Input data section start
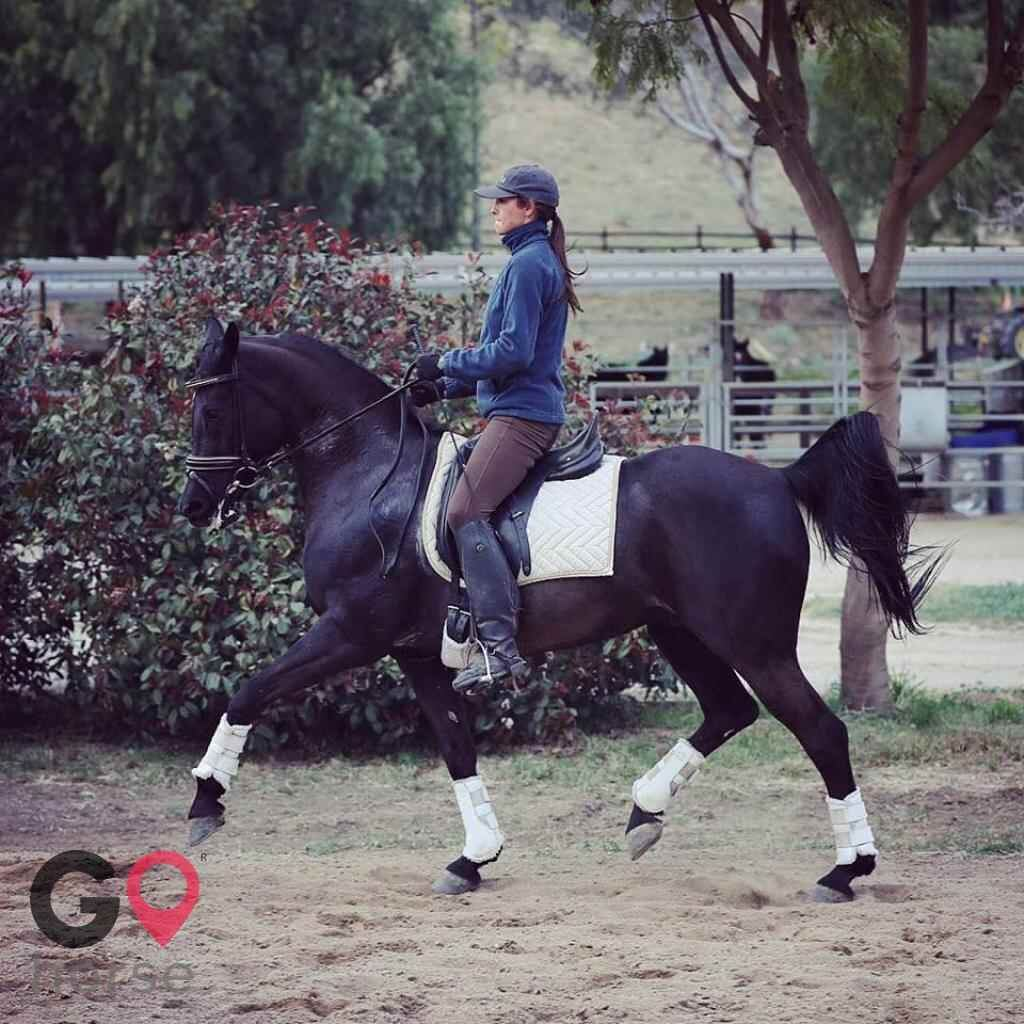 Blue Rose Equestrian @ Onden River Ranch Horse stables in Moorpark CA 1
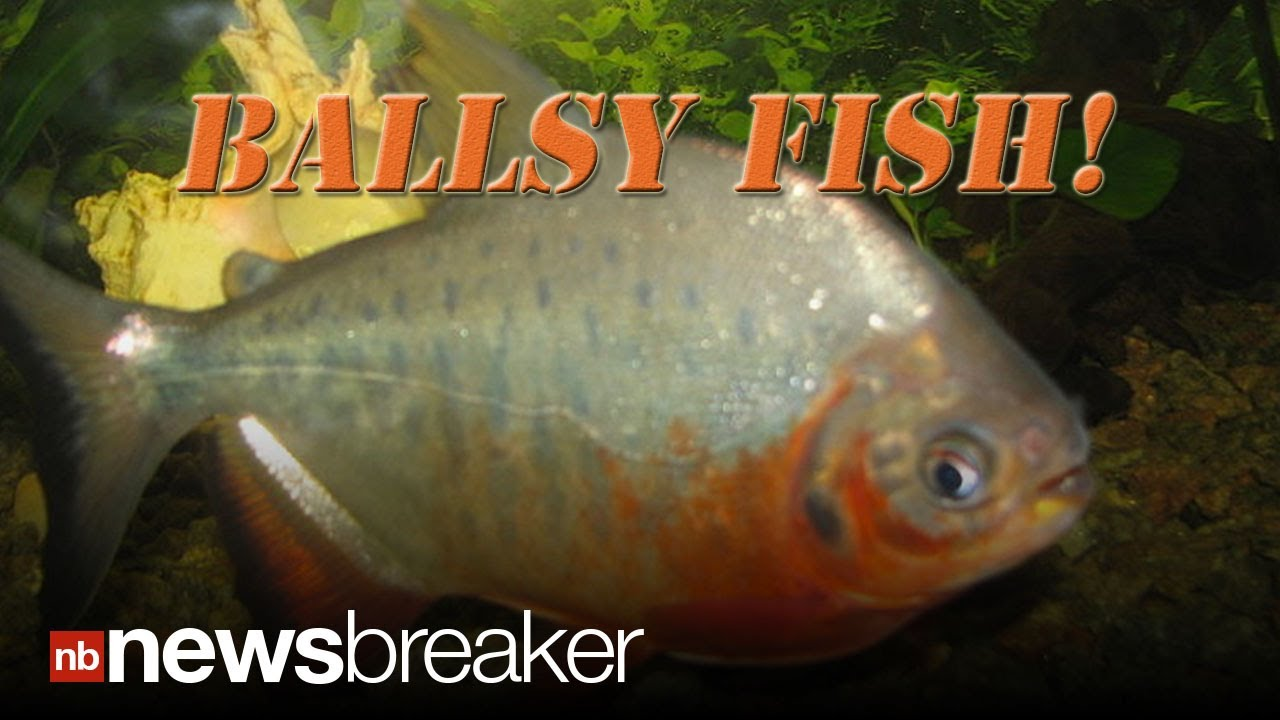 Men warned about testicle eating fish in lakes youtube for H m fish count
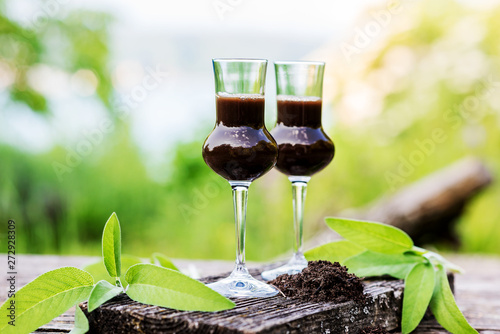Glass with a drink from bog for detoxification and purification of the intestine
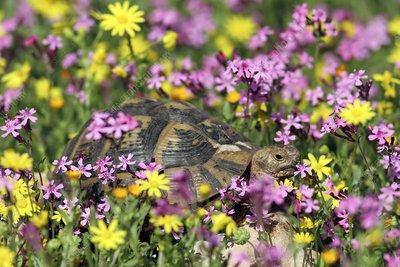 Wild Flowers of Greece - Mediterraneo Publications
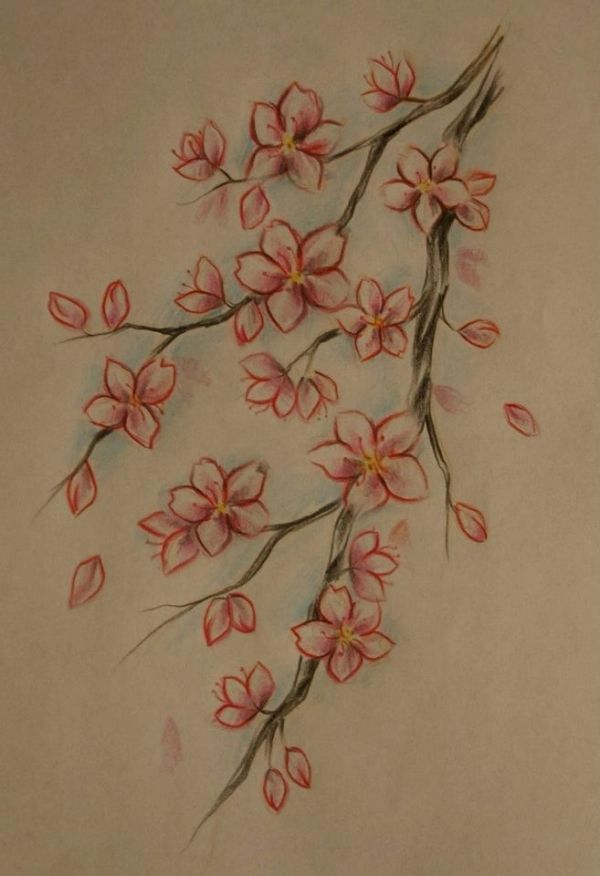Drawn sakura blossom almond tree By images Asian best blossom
Input data section end
Task objective | In repeating the lines above, keep the wording exact and leave every picture out.

Exercise answer |
 Blue Rose Equestrian @ Onden River Ranch Horse stables in Moorpark CA 1
 Men warned about testicle eating fish in lakes youtube for H m fish count
Glass with a drink from bog for detoxification and purification of the intestine
 Wild Flowers of Greece - Mediterraneo Publications
Drawn sakura blossom almond tree By images Asian best blossom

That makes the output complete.